# Problem to work on
Please say whether each of the following statements agrees with the OFBiz forum email, answering yes or no and quoting the words of the email that decide it. 1. Adrian Crum writes that most public-facing blogs and forums have only a user login ID. 2. David writes that the Party/Person entities do not fit the Content security model. 3. Adrian Crum reports finishing the proposed permission checking changes without running into any problem.

--- Start of Excerpt provided ---

The Party/Person and related entities is the only place to store a
name, email address, and other information that is commonly tracked in
forums. Also considering that for OFBiz there may be many cases where
forums are used along with an ecommerce site, employee portal, or
other such functionality using the standard places to store
information makes things much easier (ie avoid redundancy, and
inconsistency the inevitable offspring of redundancy).
Anyway, IMO this is the most natural place to put this information,
and it fits in the Content security model, so off we go...
-David
On Jan 12, 2009, at 12:21 PM, Adrian Crum wrote:
I'm bumping this old message because I am working on getting our
local forum improvements fed back into the trunk. It's hard to
believe it has been more than a year since I started this! Anyways...
I started to make the permission checking changes I proposed in the
original email, but I have run into another problem. The OFBiz
Content Manager relates party IDs (and their associated roles) to
content records. Most public-facing blogs and forums have nothing
more than a user login ID. Any additional information (the type
found in Party Manager) is usually optional.

--- End of Excerpt provided ---
--- Start of Information given ---

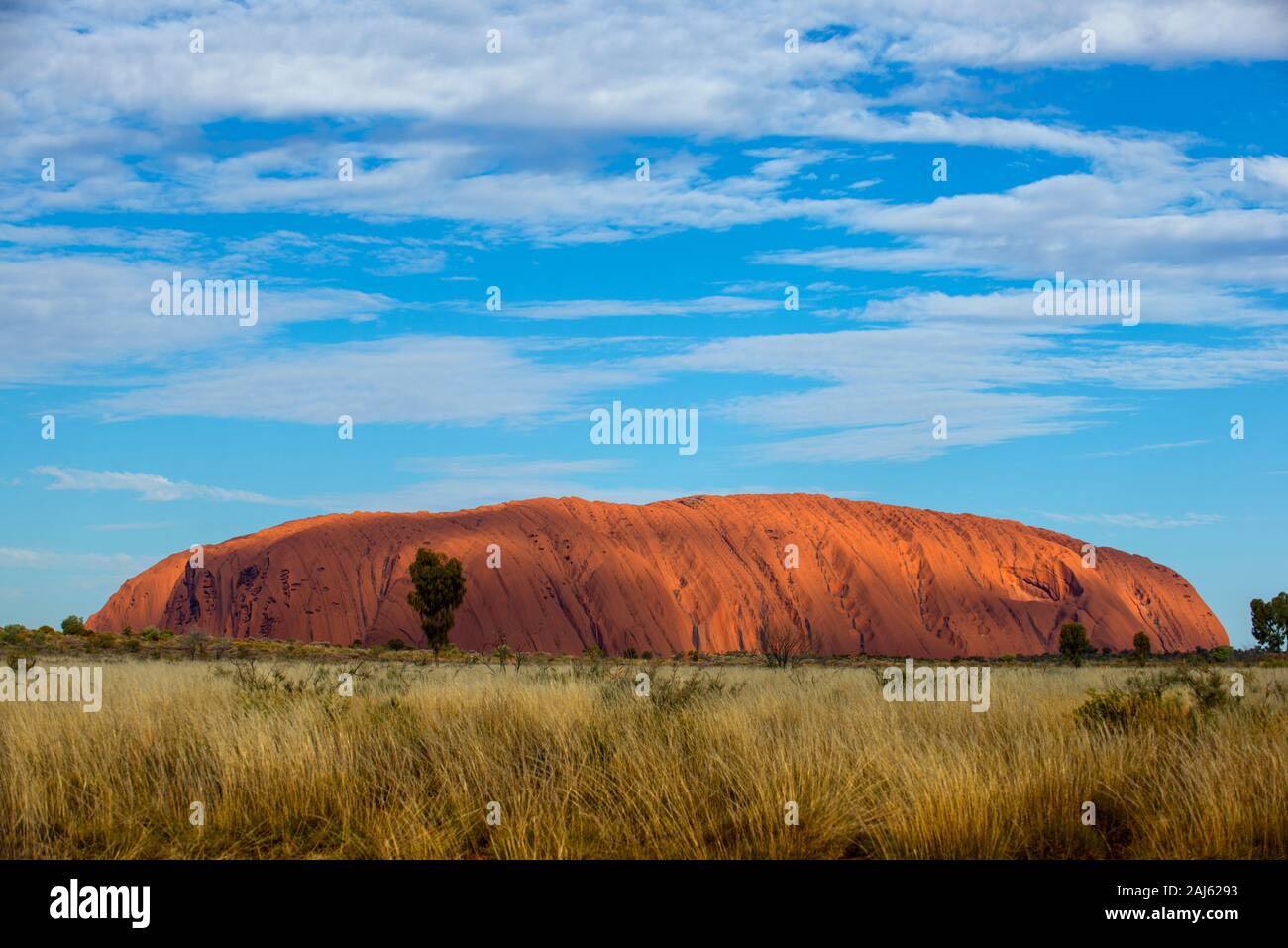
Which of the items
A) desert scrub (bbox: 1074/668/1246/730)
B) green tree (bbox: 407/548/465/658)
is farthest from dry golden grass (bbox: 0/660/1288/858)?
green tree (bbox: 407/548/465/658)

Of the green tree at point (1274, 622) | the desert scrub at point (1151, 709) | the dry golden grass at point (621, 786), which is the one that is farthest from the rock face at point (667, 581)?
the dry golden grass at point (621, 786)

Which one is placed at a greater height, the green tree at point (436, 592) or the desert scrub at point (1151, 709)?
the green tree at point (436, 592)

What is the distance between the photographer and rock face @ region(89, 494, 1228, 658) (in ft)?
342

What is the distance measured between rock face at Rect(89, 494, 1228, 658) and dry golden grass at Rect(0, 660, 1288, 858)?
85.2 metres

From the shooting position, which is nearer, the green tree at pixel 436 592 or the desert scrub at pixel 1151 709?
the desert scrub at pixel 1151 709

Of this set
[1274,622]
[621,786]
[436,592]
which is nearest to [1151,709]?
[621,786]

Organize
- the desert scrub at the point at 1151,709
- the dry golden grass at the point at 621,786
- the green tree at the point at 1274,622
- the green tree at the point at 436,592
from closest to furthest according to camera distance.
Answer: the dry golden grass at the point at 621,786
the desert scrub at the point at 1151,709
the green tree at the point at 436,592
the green tree at the point at 1274,622

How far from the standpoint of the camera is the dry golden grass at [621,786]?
26.8 feet

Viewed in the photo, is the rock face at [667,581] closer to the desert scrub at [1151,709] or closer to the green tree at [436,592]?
the green tree at [436,592]

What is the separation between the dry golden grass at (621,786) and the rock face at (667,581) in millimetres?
85187

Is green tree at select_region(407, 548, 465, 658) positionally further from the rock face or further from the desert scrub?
the desert scrub

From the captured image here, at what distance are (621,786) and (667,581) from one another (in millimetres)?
103291
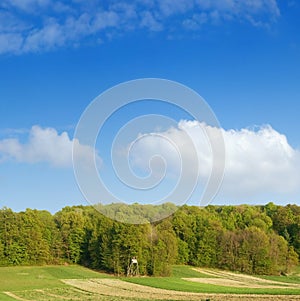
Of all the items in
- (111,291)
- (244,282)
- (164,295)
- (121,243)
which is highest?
(121,243)

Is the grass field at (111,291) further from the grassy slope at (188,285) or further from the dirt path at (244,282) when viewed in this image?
the dirt path at (244,282)

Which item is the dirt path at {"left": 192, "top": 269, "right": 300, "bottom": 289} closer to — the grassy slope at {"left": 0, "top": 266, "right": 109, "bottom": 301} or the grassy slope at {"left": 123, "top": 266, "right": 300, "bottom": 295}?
the grassy slope at {"left": 123, "top": 266, "right": 300, "bottom": 295}

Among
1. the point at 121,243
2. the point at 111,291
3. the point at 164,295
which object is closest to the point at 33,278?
the point at 121,243

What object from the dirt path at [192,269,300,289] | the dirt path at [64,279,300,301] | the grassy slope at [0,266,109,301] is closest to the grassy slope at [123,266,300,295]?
the dirt path at [192,269,300,289]

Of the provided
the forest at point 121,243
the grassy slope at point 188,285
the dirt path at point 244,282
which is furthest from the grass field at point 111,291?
the forest at point 121,243

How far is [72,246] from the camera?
7331 cm

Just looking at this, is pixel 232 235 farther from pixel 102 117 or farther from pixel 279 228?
pixel 102 117

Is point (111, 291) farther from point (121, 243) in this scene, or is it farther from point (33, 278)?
point (121, 243)

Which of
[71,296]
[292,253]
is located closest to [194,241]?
[292,253]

--- End of Information given ---

# Response
1. Yes: "Most public-facing blogs and forums have nothing more than a user login ID."
2. No: "it fits in the Content security model"
3. No: "I started to make the permission checking changes I proposed in the original email, but I have run into another problem."